I heard a similar message during my conversation with Jane Bailey and Valerie Steeves, co-leads of the eQuality Project. When it comes to developing digital education and policy, it is critical to really listen to the voices of young people. The views of children and youth are essential to creating a networked environment where they can participate equally, free from surveillance and identity-based harassment. But that means more than just getting their input on things we intend to do to solve problems we think they are facing. It means having them articulate for themselves what their concerns are and how it really feels to navigate the digital environment they live in, and then taking responsibility as parents, educators, and policymakers to address them.
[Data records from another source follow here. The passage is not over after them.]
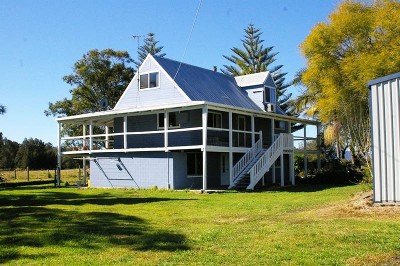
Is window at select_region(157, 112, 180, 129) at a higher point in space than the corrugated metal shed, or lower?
higher

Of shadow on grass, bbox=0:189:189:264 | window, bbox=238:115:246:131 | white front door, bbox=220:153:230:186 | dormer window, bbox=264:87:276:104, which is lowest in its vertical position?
shadow on grass, bbox=0:189:189:264

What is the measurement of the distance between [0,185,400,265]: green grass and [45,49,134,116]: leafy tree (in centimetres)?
3060

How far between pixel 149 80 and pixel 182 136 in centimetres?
402

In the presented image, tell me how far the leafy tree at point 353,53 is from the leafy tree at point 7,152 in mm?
58345

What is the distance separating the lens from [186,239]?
27.6 feet

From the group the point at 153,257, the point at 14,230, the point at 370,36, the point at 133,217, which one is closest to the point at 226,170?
the point at 370,36

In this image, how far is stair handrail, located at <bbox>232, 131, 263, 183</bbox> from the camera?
74.9ft

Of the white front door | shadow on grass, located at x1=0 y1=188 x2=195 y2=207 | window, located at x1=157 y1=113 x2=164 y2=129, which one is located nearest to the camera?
shadow on grass, located at x1=0 y1=188 x2=195 y2=207

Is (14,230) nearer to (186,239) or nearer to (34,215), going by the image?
(34,215)

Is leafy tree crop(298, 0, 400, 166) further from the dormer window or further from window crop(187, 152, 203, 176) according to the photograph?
window crop(187, 152, 203, 176)

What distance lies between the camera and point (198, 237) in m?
8.55

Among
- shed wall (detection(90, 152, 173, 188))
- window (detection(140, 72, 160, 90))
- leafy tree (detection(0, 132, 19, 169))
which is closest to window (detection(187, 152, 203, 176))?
shed wall (detection(90, 152, 173, 188))

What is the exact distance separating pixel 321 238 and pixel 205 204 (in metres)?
7.32

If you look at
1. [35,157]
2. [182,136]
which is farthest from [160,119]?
[35,157]
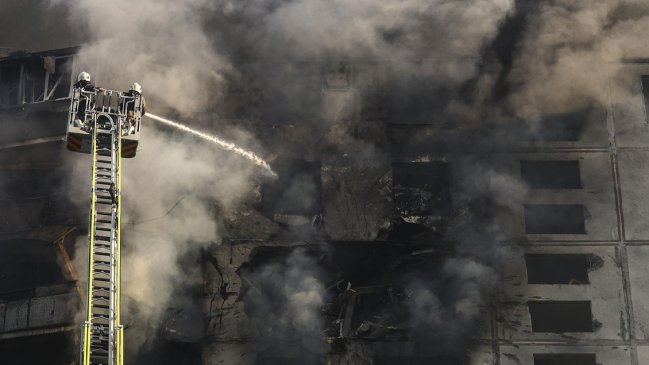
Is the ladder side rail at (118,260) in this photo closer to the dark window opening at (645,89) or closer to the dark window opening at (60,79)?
the dark window opening at (60,79)

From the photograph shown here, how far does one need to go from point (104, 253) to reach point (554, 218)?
7.80 m

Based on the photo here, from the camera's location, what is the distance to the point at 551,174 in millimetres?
12266

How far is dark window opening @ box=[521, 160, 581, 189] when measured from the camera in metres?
12.2

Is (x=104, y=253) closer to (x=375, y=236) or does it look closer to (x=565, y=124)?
(x=375, y=236)

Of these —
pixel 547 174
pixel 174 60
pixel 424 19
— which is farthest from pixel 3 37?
pixel 547 174

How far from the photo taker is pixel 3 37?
519 inches

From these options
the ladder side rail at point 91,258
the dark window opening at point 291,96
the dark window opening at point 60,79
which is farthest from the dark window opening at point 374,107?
the dark window opening at point 60,79

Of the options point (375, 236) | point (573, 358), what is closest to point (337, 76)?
point (375, 236)

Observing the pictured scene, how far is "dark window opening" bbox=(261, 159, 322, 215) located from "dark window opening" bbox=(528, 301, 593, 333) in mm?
4241

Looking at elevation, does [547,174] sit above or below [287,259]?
above

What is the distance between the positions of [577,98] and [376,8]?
162 inches

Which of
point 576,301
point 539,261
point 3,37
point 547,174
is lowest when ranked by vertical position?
point 576,301

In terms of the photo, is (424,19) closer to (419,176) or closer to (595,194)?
(419,176)

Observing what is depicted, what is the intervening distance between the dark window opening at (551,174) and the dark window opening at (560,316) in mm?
2101
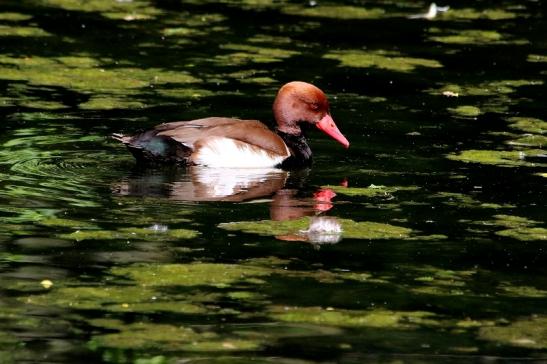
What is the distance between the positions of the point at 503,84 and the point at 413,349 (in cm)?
786

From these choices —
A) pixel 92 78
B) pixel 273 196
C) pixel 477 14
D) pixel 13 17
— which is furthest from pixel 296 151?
pixel 477 14

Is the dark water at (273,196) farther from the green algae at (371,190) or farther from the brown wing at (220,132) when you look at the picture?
the brown wing at (220,132)

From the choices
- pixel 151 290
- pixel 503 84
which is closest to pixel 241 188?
pixel 151 290

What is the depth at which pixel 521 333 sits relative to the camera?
727 cm

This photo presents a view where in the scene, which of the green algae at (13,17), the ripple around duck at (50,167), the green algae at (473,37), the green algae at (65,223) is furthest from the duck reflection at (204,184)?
the green algae at (13,17)

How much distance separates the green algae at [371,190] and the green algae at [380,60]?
466 cm

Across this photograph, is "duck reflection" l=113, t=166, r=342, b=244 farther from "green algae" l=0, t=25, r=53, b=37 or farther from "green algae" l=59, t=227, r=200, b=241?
"green algae" l=0, t=25, r=53, b=37

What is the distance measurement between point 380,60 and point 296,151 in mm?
4127

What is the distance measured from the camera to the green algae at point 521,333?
23.4 feet

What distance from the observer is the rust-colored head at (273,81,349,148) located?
1201 cm

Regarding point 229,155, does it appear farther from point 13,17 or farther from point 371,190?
point 13,17

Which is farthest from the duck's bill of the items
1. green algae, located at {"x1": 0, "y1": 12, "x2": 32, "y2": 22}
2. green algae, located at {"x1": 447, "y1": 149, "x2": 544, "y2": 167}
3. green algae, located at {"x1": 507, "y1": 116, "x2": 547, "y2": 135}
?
green algae, located at {"x1": 0, "y1": 12, "x2": 32, "y2": 22}

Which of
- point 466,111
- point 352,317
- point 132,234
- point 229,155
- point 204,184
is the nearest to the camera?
point 352,317

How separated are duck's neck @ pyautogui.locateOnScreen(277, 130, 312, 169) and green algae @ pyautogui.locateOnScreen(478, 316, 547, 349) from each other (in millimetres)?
4252
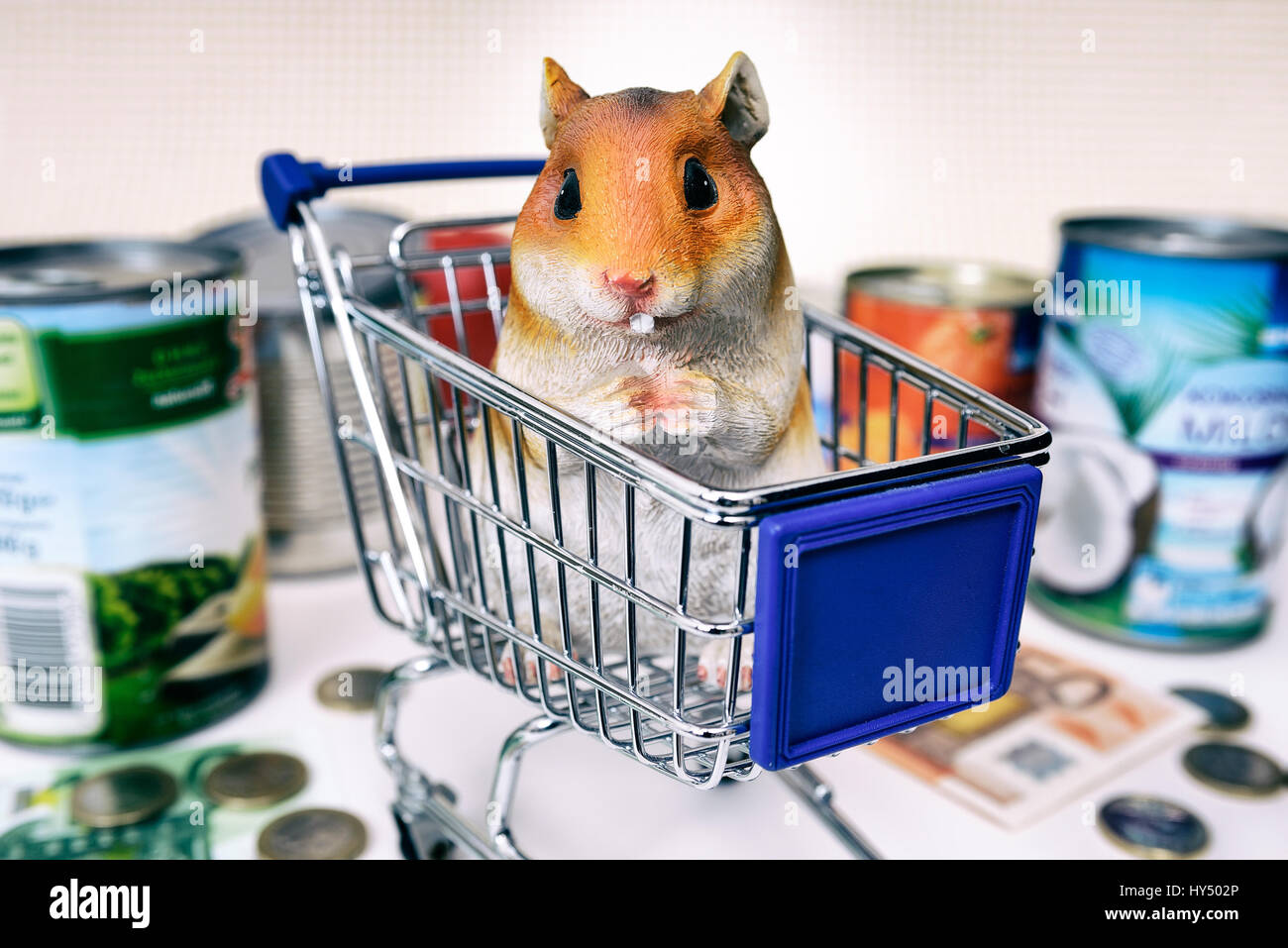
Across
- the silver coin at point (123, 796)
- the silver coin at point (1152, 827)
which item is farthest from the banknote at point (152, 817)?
the silver coin at point (1152, 827)

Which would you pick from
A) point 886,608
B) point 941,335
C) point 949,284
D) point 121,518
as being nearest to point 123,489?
point 121,518

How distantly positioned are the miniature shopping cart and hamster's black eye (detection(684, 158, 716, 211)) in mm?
125

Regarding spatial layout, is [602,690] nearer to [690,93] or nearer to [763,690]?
[763,690]

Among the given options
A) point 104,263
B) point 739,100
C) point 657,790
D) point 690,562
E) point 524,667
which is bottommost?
point 657,790

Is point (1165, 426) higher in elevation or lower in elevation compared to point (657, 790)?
higher

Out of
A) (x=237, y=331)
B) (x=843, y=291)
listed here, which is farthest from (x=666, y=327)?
(x=843, y=291)

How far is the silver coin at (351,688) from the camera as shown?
1.02m

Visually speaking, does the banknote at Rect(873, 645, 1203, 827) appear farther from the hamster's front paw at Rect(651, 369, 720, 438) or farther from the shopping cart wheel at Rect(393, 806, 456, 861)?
the hamster's front paw at Rect(651, 369, 720, 438)

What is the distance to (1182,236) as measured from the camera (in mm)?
1083

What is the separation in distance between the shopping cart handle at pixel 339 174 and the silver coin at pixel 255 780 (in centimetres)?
46

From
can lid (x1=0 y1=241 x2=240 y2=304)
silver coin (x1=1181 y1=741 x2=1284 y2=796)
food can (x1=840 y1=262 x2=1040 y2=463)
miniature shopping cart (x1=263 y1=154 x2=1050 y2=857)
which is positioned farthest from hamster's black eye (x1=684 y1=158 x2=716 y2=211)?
silver coin (x1=1181 y1=741 x2=1284 y2=796)

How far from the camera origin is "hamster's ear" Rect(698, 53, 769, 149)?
545 millimetres

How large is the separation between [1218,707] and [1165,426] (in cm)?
27

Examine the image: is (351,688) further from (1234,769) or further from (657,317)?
(1234,769)
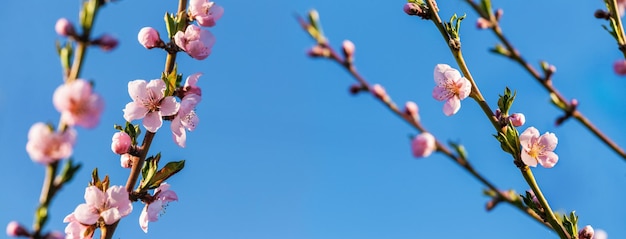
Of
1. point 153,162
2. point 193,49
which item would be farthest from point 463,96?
point 153,162

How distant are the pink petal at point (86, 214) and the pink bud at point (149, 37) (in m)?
0.71

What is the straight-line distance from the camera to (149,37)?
2.51 meters

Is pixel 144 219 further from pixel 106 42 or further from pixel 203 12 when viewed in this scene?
pixel 106 42

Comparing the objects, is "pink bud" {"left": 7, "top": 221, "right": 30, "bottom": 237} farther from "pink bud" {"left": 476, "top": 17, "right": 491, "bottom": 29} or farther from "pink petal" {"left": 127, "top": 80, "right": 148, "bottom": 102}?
"pink bud" {"left": 476, "top": 17, "right": 491, "bottom": 29}

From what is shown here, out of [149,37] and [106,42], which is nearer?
[106,42]

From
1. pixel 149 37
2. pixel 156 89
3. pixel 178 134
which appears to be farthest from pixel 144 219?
pixel 149 37

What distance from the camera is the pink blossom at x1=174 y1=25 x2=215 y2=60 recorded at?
8.04ft

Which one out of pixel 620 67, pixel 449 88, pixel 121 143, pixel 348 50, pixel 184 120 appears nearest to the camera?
pixel 348 50

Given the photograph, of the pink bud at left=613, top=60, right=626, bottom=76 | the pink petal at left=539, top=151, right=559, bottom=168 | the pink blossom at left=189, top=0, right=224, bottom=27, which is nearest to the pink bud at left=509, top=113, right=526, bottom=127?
the pink petal at left=539, top=151, right=559, bottom=168

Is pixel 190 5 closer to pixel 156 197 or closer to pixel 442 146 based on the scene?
pixel 156 197

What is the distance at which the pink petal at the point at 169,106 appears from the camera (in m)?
2.46

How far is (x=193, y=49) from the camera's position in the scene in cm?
246

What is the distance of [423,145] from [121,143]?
1.29m

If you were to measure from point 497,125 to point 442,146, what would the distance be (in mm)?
852
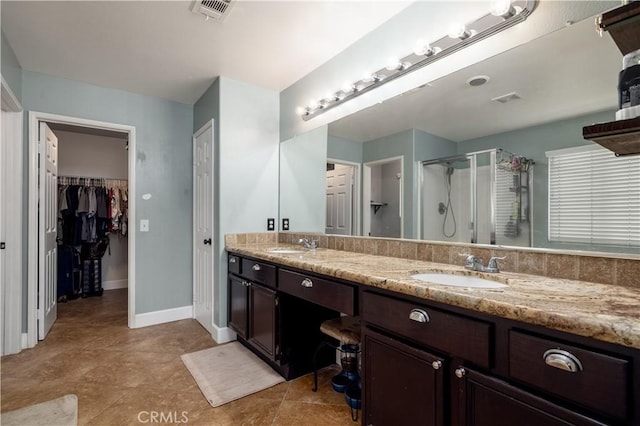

We’re taking that advice to heart by engaging with our Youth Advisory Council and broad-based Strategic Advisory Council members in genuine and meaningful ways that encourage creativity and an open dialogue when it comes to addressing both the access and privacy challenges that Ontarians are faced with today.
As we look ahead to the holiday season, it’s an important time to reflect on and take stock of the activities of the past year, set objectives for the year to come, and resolve to make things even better. I am filled with excitement and optimism, and look forward to continuing this work, alongside the incredibly talented and dedicated team at the IPC.
Author Brené Brown once said, “Authenticity is a collection of choices that we have to make every day. It’s about the choice to show up and be real. The choice to be honest. The choice to let our true selves be seen.”
Despite the hustle and bustle of the holiday season, I hope you’ll take quality time to connect with the people you care about in a real and authentic way and stay grounded in the things that matter most.
Best wishes for a wonderful holiday season and a happy, healthy, and peaceful new year.